A new cell tower was constructed across from the ball fields off Golden Gate Canyon Road in mid-county. The county offered a pretty sweet deal to the developer, with the idea that “if we build it, they will come.”  Expecting all the big carriers to immediately place antennas on the tower, the county commissioners were surprised when only one carrier obliged: T-Mobile. To this day many locals swear that T-Mobile has no service in the county, but if you live within a few miles north of the ball fields, T-Mobile actually has the best coverage. Those living south near Missouri Lakes might not  benefit much because Dory Hill partially blocks coverage.

So with all that out of the way, here is the simple explanation of what networks cover which areas:

North county near Ned:
Verizon (the tower south of Ned that’s camouflaged like a tree)

Mid-county near Roy’s:
AT&T (the tower that you can see sticking up out of heavy forest on the west side of the Peak to Peak).

Mid-south-county near Golden Gate Canyon, including some parts of Apex Valley and Missouri Lakes:
T-Mobile (the tower that’s across from ball fields)

South county: Black Hawk and Central City up to Gilpin School and Missouri Lakes:
Sprint and Verizon (the tower up at the old Miner’s Mesa parking lot)

How to access these networks for the lowest cost

There is an almost endless supply of low-cost carriers out there. They operate by piggybacking onto the big networks. If you’ve ever watched afternoon TV may have heard of some of them, such as Consumer Cellular and Cricket. Those that advertise on TV usually have good service and support but are rarely the lowest price option due to their advertising budgets. The complete list of virtual carriers can be found here: Wikipedia list of MVNO’s

For those who live near the AT&T cell tower, you can switch to an AT&T MVNO such as Cricket, Straight Talk, or Airvoice. So for example, Airvoice is only $10 per month per phone.

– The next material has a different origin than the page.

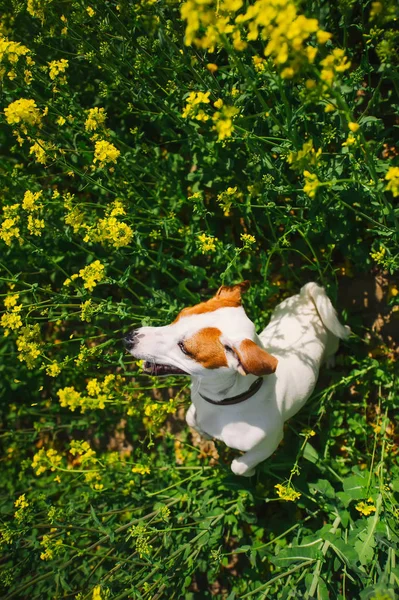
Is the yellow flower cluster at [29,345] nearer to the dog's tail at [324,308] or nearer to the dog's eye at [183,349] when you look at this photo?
the dog's eye at [183,349]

If you live within the T-Mobile or Sprint areas, you do not have to pay their high rates, and in fact you can get a low cost carrier that piggybacks onto BOTH networks and chooses the strongest signal wherever you are! Google Fi is a low-cost cell service that combines both the T-Mobile AND Sprint networks, and I would recommend it for most people living in the southern part of the county. What’s nice about Google Fi is that it can use Wifi instead of the cell towers if you have Internet access at home. So if you have internet at home you’ll get perfect reception there. You don’t need a booster or any extra equipment, the phone itself does the switching. Service will cost in the range of $20-$30 per month per phone, including 1 gig of data monthly. More info on Google Fi: Google Fi Web Site

There is a similar service called Republic Wireless that also has wifi calling, but it won’t roam between T-Mobile or Sprint. Instead, your phone will be set up to use the T-Mobile network if you live closer to that tower, or it will be set up to use the Sprint network if you live closer to that tower. The T-Mobile network roams to AT&T and the Sprint network roams to Verizon, so Republic’s service up here is pretty excellent overall, no matter if your phone is on T-Mobile or Sprint.

Which cell carrier do I use? My wife uses Project Fi and I use Republic Wireless. Both seems to work very well around here and in the places we travel.